Al final todo era un lío, un caos y una caricia. ¡Ay que había también un sol con nubarrones!

Y lenguas deslenguadas y cotorras que comentan tonterías, puñales pequeñitos, pero en esta historia también había un ojo espía, una mirada clara, una mente rellena de asentimientos, de entendimientos y malentendimientos, visiones traperas y también había un puntito canalla disfrazado de dulzura.

Ah, la dulzura que se mezcla con lo soez es la mejor, la que te deja observar con claridad. Dulzura general, lucha por quien te da la gana, ser bandida a ratos, desterrar maldiciones. Hay que ser zorra.

Había una vez entrelíneas para quien viene camuflado, que se sabe todo.
Había una vez unas manos que simplemente siguen a un corazón. Ese, el del latido constante, no varios, uno, un latido.

Un corazón, un dedo hacia arriba, un donut, una risa, y unas gafas de pasta. Las mías.
Un mapa. Cuidado con el escalón, había una vez cientos de ellos. Y yo solo sueño con unas rodillas.

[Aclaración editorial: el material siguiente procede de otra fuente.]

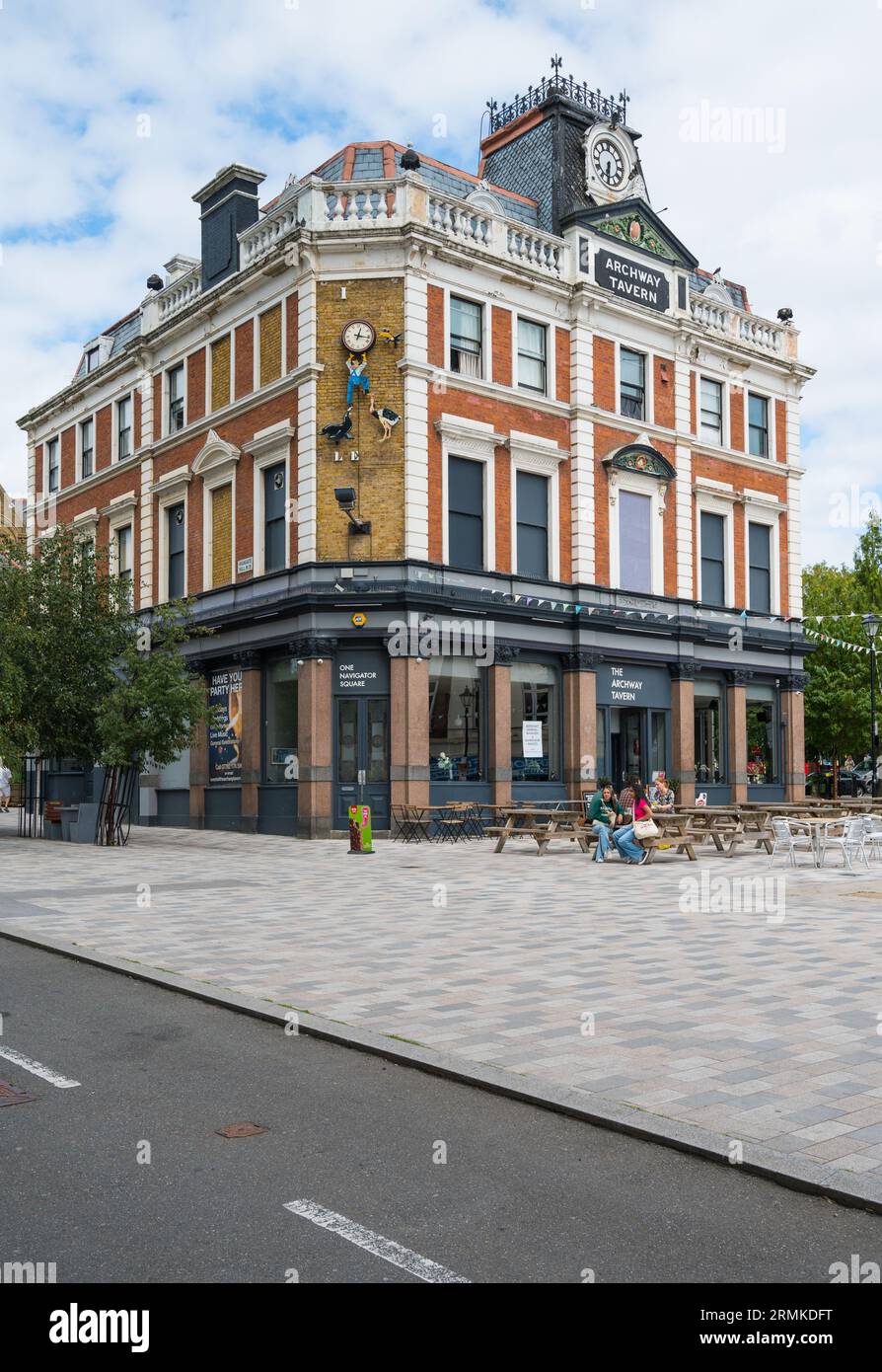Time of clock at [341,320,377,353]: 12:16
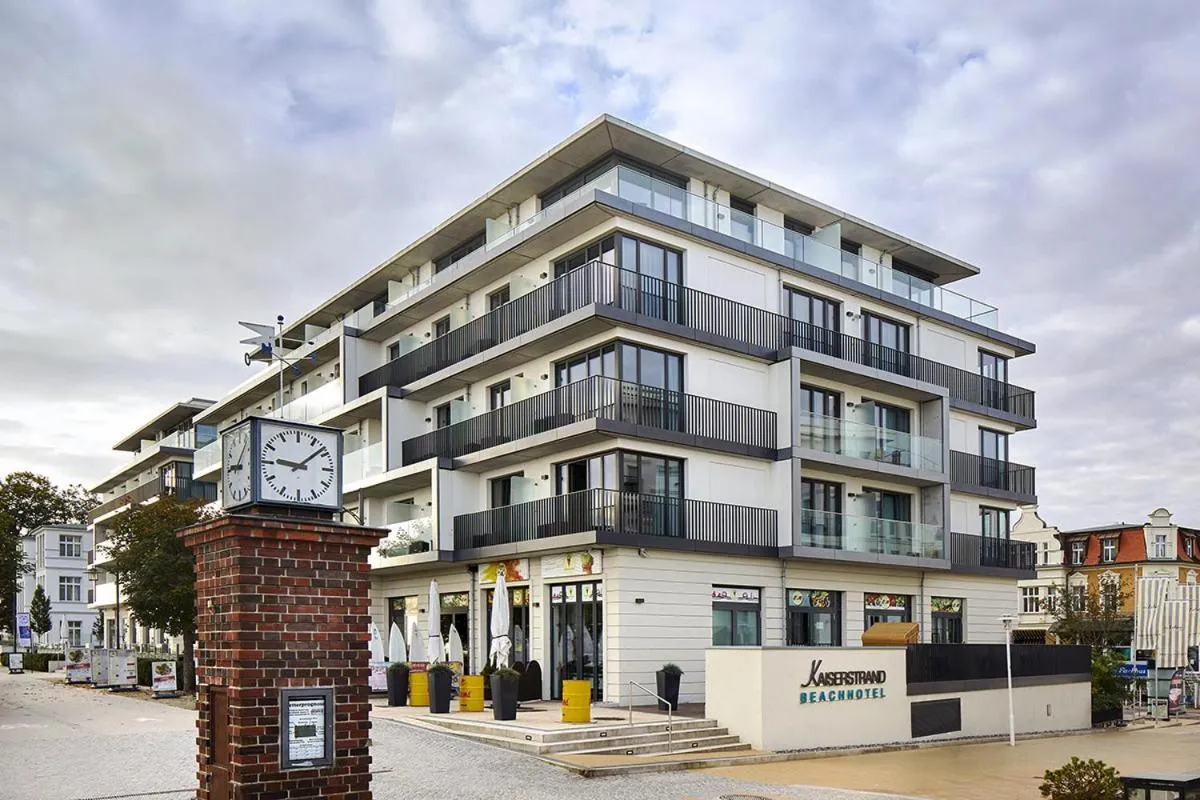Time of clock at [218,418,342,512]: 9:08
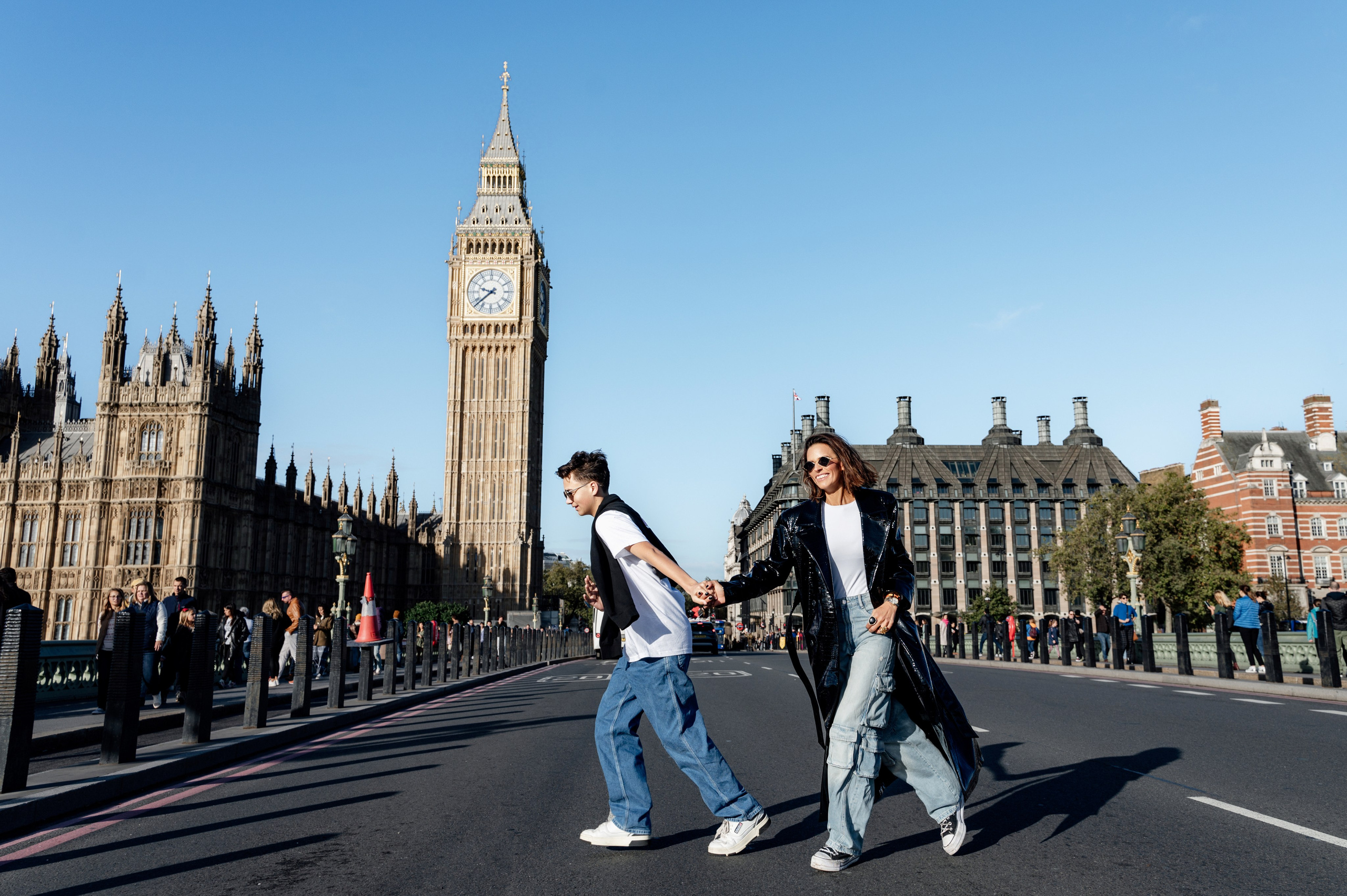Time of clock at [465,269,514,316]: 9:38
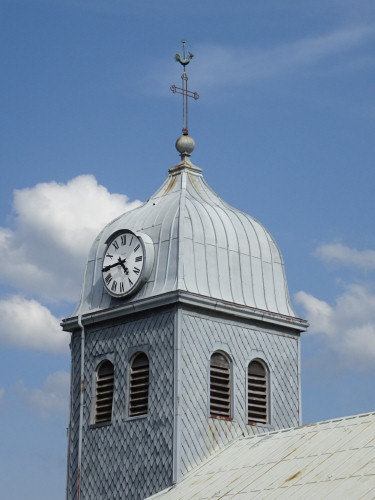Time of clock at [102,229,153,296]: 4:44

Ilustración de La Chica Imperdible



martes, 19 de agosto de 2014

Estrella fugaz

¿Qué deseo has pedido? - Eso no se dice - ¿Por qué? - Porque entonces no se cumple - Va, dímelo, ¿qué deseo has pedido? - Que se acaben las estrellas fugaces - ¿Y eso para qué? - Para no tener que pedirte más - No pidas esas cosas. - No preguntes - ¿Quieres saber que he pedido yo? - No - ¿Por qué? - Para seguir soñando mi nombre en tu deseo - Pregunto demasiado ¿verdad? - Si. Propongo que se acaben las estrellas o caigan todas juntas, que la música se esfume, que la luz no haga sombras donde jugar a esconderse, que las chicharras se ahoguen, que las avispas se vacíen, que los pájaros no encuentren su hogar, que la playa quede lejos, que a las 4 no me tenga que marchar. - ¿Para qué querrías todo eso? - Para explotar y morir y volver a pedir aliento, olvidar y arrancar las ilusiones de cuajo, para esperar la inercia de los agradecidos a la resignación. Para volver a ser gris como los demás y así no volver a ver caer estrellas al mar - No he entendido nada - Lo sé - ¿Te apetece hacer algo? - Bailar, siempre bailar.